Spam is an increasingly annoying and expensive part of our lives as computer users. In the last week, I’ve been forced to take measures to deal with spam on several of my web properties. On RegExLib.com, an online library of regular expressions, it was brought to my attention that a large amount of comment spam was being added to expressions. After some analysis, I ended up cleaning out over 35,000 spam comments spanning the last 18 months or so. Among these were also a few cross-site scripting attack attempts made possible by a lack of HTML encoding in the comments. I corrected these issues and emplaced a CAPTCHA, as well as changing the IDs of the textboxes and buttons involved in the comments form. These changes have eliminated 100% of the spam on that site. However, the image-based CAPTCHA is annoying and difficult for humans to figure out the first time.
ASPAlliance was suffering from similar abuses, though our moderation of all comments was keeping the spam comments from persisting on the site for more than a few hours. Since I didn’t want anything as intrusive as the image CAPTCHA I used for RegExLib, I decided to experiment with an Invisible Captcha from Phil Haack. It was simple to implement and seems to be effective, though it has only been in place for a short time. If it proves effective long-term, I’ll likely use it in place of the image-based CAPTCHA for RegExLib as well.
One annoying issue with the ASPAlliance spammers is that we already were requiring user registration for some of our submission forms, such as our submit a proposal page, so one enterprising spammer was registering many junk user accounts as part of the attack. I added the CAPTCHA to the register page in addition to the comments form to prevent this attack as well.

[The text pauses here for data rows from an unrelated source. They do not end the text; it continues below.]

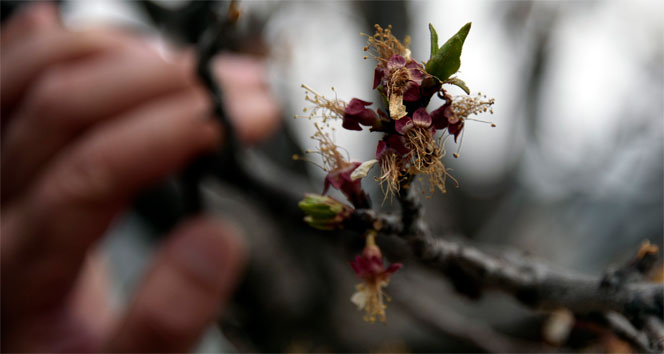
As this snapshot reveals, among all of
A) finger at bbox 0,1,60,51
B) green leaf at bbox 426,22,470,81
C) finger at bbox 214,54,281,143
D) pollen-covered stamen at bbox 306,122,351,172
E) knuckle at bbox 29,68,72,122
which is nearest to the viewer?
green leaf at bbox 426,22,470,81

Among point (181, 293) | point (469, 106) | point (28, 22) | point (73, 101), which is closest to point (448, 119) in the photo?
point (469, 106)

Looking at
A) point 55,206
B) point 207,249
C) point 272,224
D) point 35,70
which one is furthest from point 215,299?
point 35,70

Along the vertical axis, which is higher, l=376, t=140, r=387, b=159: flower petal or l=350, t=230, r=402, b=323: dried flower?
l=376, t=140, r=387, b=159: flower petal

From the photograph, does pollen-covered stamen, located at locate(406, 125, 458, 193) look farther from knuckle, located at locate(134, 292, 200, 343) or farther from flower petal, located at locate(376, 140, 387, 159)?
knuckle, located at locate(134, 292, 200, 343)

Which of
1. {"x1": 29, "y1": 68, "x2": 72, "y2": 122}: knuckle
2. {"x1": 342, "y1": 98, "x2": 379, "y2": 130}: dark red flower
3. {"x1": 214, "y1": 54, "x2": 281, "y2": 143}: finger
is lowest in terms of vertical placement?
{"x1": 29, "y1": 68, "x2": 72, "y2": 122}: knuckle

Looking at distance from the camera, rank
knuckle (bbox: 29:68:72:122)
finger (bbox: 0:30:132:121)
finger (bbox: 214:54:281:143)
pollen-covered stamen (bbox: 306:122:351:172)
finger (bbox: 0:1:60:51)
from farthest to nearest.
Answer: finger (bbox: 214:54:281:143) → finger (bbox: 0:1:60:51) → finger (bbox: 0:30:132:121) → knuckle (bbox: 29:68:72:122) → pollen-covered stamen (bbox: 306:122:351:172)

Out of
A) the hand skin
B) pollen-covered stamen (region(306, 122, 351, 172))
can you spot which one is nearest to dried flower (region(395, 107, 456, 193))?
pollen-covered stamen (region(306, 122, 351, 172))
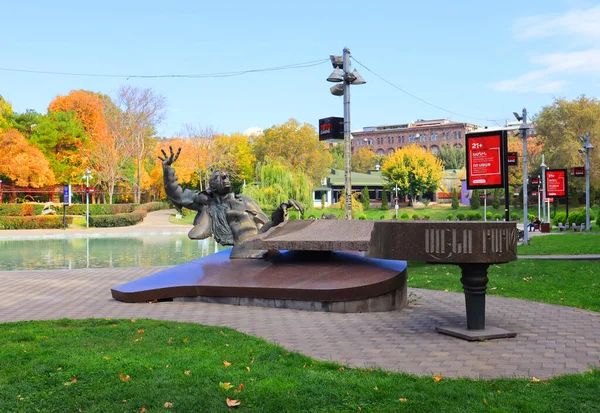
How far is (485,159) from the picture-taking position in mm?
14734

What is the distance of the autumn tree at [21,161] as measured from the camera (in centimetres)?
4038

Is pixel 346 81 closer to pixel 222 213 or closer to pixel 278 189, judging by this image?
pixel 222 213

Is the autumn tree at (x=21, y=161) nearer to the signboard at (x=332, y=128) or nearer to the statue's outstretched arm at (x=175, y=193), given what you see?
the signboard at (x=332, y=128)

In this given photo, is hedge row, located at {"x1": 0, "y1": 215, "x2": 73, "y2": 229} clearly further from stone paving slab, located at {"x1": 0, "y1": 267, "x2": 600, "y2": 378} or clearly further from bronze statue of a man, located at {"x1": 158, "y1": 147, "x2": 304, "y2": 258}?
bronze statue of a man, located at {"x1": 158, "y1": 147, "x2": 304, "y2": 258}

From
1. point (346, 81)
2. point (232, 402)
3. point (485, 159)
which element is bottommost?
point (232, 402)

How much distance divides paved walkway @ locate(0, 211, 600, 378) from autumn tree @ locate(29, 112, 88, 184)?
126ft

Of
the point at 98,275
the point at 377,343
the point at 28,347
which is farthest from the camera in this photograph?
the point at 98,275

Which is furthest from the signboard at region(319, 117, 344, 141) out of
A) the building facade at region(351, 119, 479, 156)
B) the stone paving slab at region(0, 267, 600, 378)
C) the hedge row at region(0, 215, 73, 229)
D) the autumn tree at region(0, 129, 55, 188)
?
the building facade at region(351, 119, 479, 156)

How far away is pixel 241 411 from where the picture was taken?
12.0ft

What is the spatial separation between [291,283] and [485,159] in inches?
336

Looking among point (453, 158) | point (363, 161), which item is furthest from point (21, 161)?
point (453, 158)

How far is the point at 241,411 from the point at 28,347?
99.1 inches

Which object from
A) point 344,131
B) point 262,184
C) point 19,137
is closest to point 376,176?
point 262,184

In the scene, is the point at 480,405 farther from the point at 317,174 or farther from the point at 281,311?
the point at 317,174
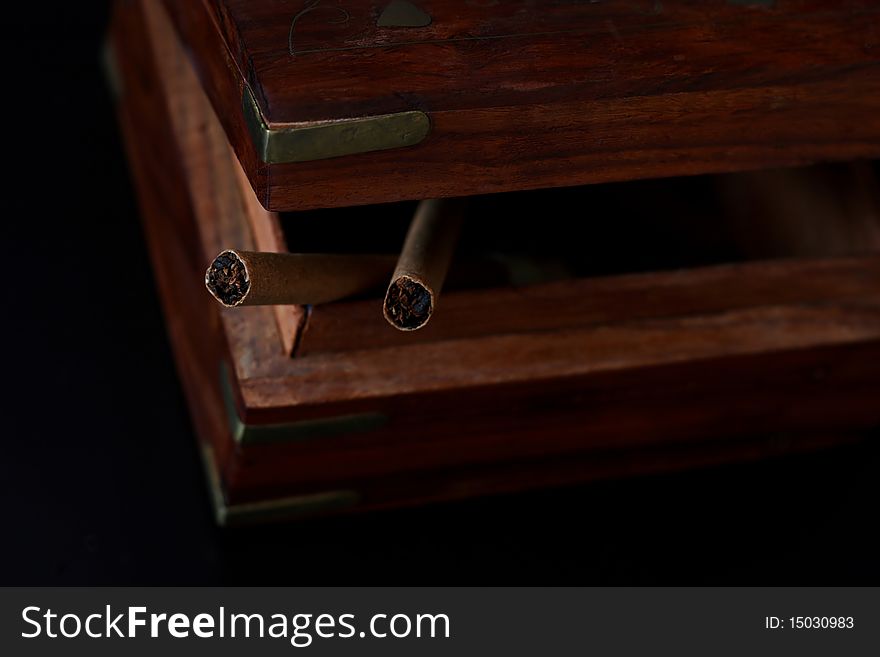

All told, I’ve spent close to 30 hours in the last week combating spam. That’s time I’d much rather have spent writing articles or adding useful features to my sites. That’s a big waste, and it’s being felt by others like me all over the world, including every one of you who had to spend any time in the last week deleting spam messages from your inbox or junk email box. The solution, I believe, is to have better communication and, specifically, authentication techniques for the Internet. If and when digital signatures become accepted, and all emails’ sources can be verified reliably, email spam will drop significantly. Once reliable and ubiquitous single sign on technologies like Cardspace allow many web sites to authenticate users via a trusted authority, comment spam can be eliminated or greatly reduced. We’re not there yet, but hopefully in the next five years we’ll make some progress.